INFORMATION PROVIDED:
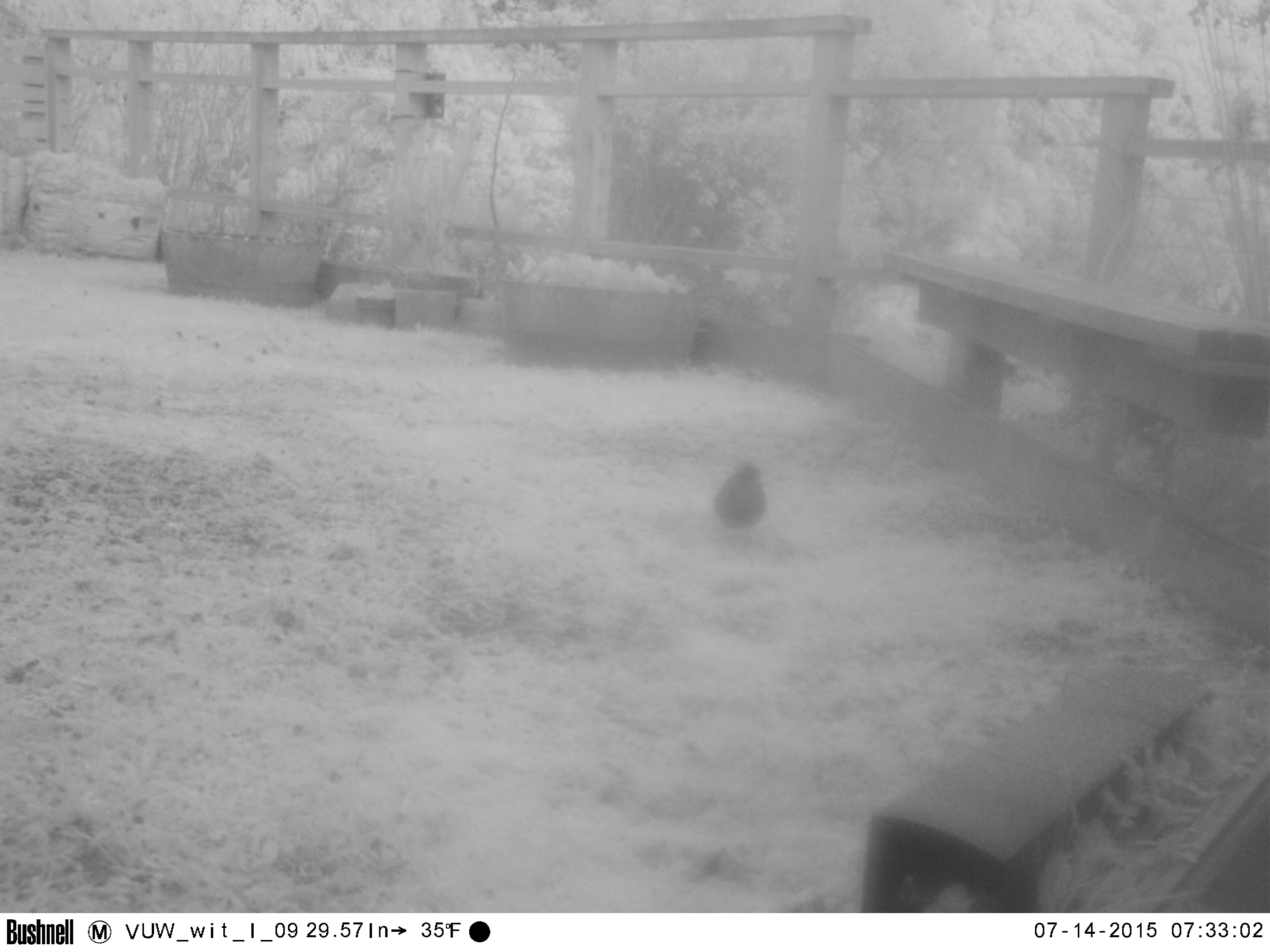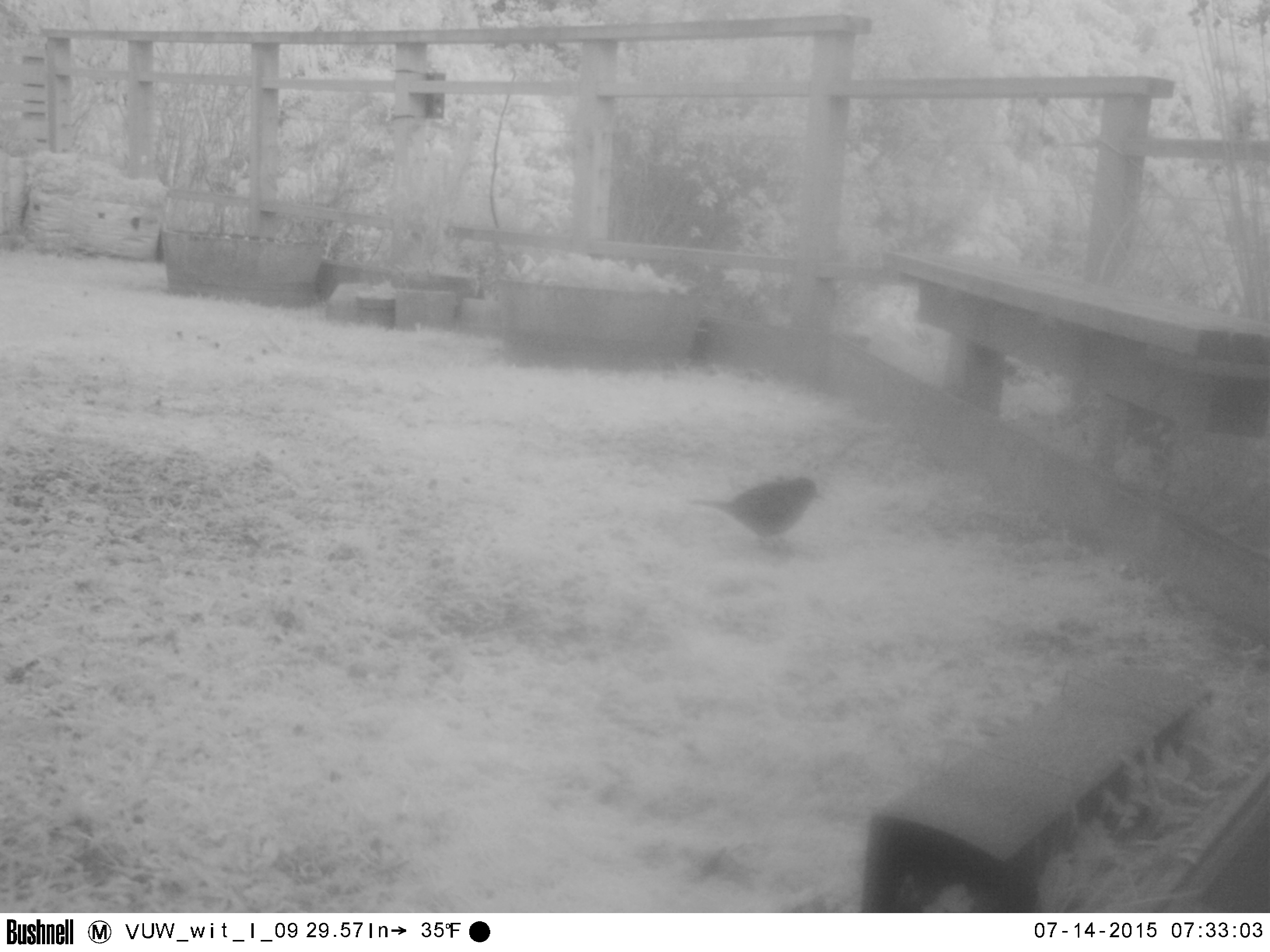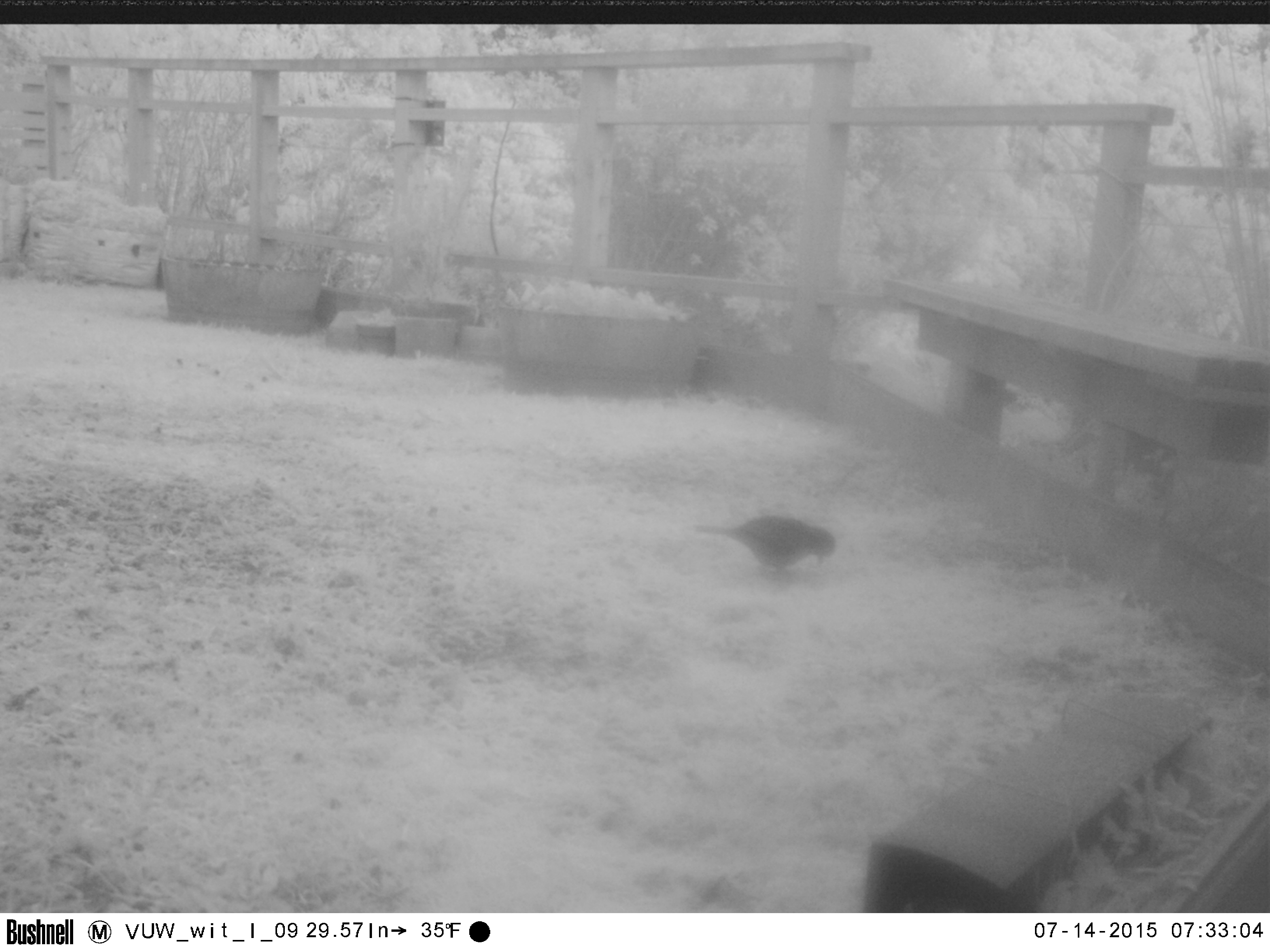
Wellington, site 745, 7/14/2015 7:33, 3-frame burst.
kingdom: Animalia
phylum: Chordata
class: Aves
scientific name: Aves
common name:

WHAT TO PRODUCE:
Return the entries above exactly as they appear. Pictures should not be copied.

THE COMPLETED TASK:
Wellington, site 745, 7/14/2015 7:33, 3-frame burst.
kingdom: Animalia
phylum: Chordata
class: Aves
scientific name: Aves
common name:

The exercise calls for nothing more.